# Please help Identify



## Raelene (Jul 26, 2012)

We have an old tractor that we want to redo, we know the motor is a briggs & Stratton, we know its made by MTD, but thats all we know?
We have looked everywhere, and there is NO stamp on the frame anywhere!

If anyone can identify it for us, that would really be great


----------



## dangeroustoys56 (Jul 26, 2010)

Yep its an old MTD - id suggest getting some good high quality pics of all the decals, so a new set can be reproduced.

Im not sure what actual model it is tho - its in pretty good shape tho. 

Most my MTD's came with data stickers - on one id like to restore, mines missing as well - i was lucky enough to have the tractor parts guy from around the corner search his tractor data base for a set of numbers matching the tractor - i contacted MTD by phone to see if any decals were availible , even for a '95 - they were NA.

Youre lucky you found it in one piece, most lawntractor racers snap up those old lil tractors and modify them beyond any means of going back to stock.


----------



## Thomas (Nov 1, 2006)

For some reason I thinking Murray.:dazed:


----------



## jhngardner367 (Apr 5, 2011)

I just repaired one like that! It was sold under Montgomery Ward,as a model 828,and some parts are still available.
It looks like a '67-'70 .
Try Partstree.com for parts.


----------



## Raelene (Jul 26, 2012)

Thank you, but I think I found the closest pics possible
And I think it's a MTD lawnflite 990. The motor says 1975 but where
I'm confused is this tractor does not have headlights and
It looks like the 75 does. I did find a couple without lights
But the yr is not listed? I would really like to know what yr
It is???


----------



## pogobill (Jan 31, 2012)

Not sure there Raelene, but if it was a 990, it shouldn't have an 8 on the side of it.

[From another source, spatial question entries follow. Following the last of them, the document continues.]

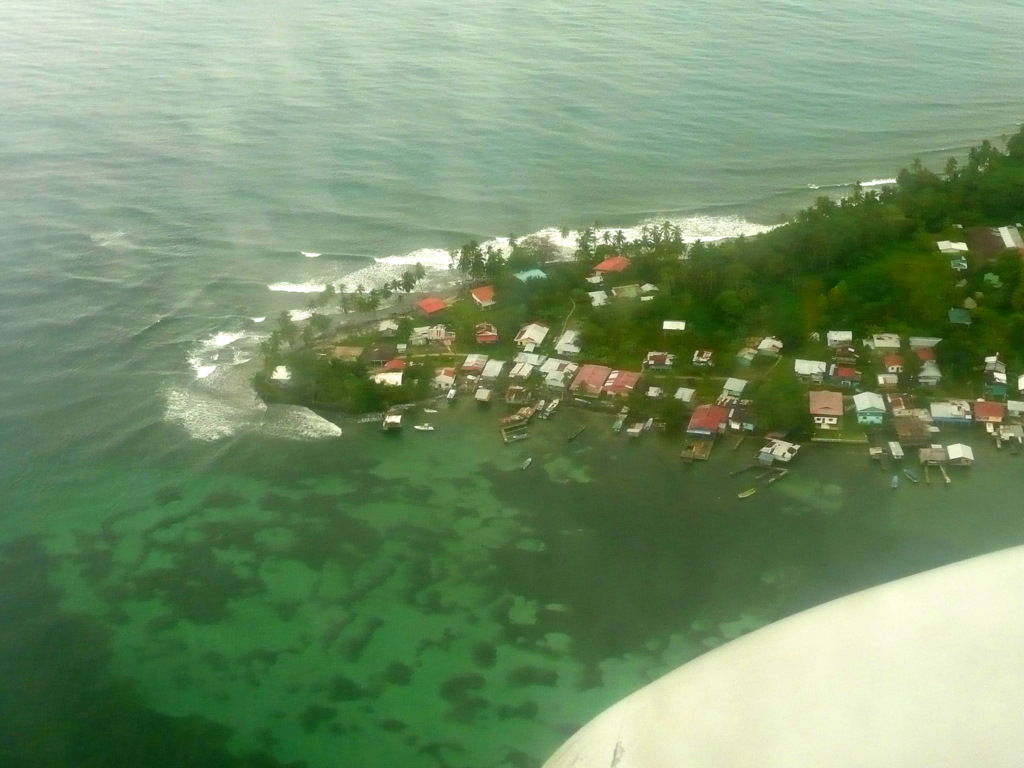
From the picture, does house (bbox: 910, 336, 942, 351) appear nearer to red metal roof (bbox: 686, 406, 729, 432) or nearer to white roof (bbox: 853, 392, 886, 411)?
white roof (bbox: 853, 392, 886, 411)

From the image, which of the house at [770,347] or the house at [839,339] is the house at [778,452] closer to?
the house at [770,347]

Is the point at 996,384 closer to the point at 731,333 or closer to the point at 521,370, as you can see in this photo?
the point at 731,333

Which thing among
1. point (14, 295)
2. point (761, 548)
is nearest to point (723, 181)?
point (761, 548)

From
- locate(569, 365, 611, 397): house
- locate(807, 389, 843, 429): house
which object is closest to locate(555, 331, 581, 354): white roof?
locate(569, 365, 611, 397): house

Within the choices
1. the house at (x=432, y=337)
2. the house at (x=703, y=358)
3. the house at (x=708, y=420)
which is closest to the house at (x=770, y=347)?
the house at (x=703, y=358)

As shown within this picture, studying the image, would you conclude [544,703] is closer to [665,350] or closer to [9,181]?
[665,350]

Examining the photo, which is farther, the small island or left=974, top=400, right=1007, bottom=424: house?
the small island
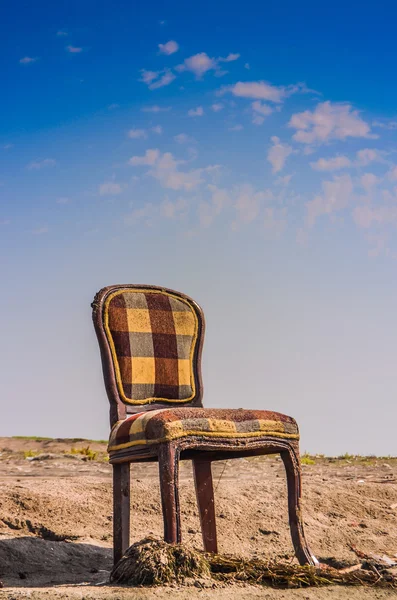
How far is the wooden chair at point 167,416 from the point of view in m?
3.91

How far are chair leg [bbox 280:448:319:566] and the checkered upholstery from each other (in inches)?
35.0

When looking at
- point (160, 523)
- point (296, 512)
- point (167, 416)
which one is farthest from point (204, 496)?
point (160, 523)

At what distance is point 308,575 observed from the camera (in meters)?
3.91

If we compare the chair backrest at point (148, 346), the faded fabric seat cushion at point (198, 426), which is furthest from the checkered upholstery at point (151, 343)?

There are not a whole lot of lawn tractor manufacturers, and most built tractors for a number of different brand names. The Husqvarna plant turns out all sorts of tractors under names such as Poulan, Yardworks, etc. 
I believe MTD/Yardman built the tractor for Montgomery Ward, therefore it may very well be an MTD.. 8/34 0r an 8/28... measure your deck to see if it's 34 inch cut for instance, that may narrow it down....


----------



## dangeroustoys56 (Jul 26, 2010)

If the motor is original to the tractor- it should be within a year or so of its manufacture . Briggs year of engine manufacture is the 1st 2 numbers of the code .

My '70 toro has a weird lil briggs 5HP - its a cross between a push mower engine ( gas tank/carb mounted together on right side) , has no stator ( no lights) - you wouldve plugged it in with an adapter to charge the battery for its electric starter motor .


----------



## Raelene (Jul 26, 2012)

This one is a 75 Briggs and a pull start motor.


----------



## joecanada (Jan 22, 2014)

that is an MTD lawnflite 8/34 circa 1976. look for 2 foil stick-ons under the seat on the rear fender piece. that will give you model and serial. real nice jeepy look to the grille


----------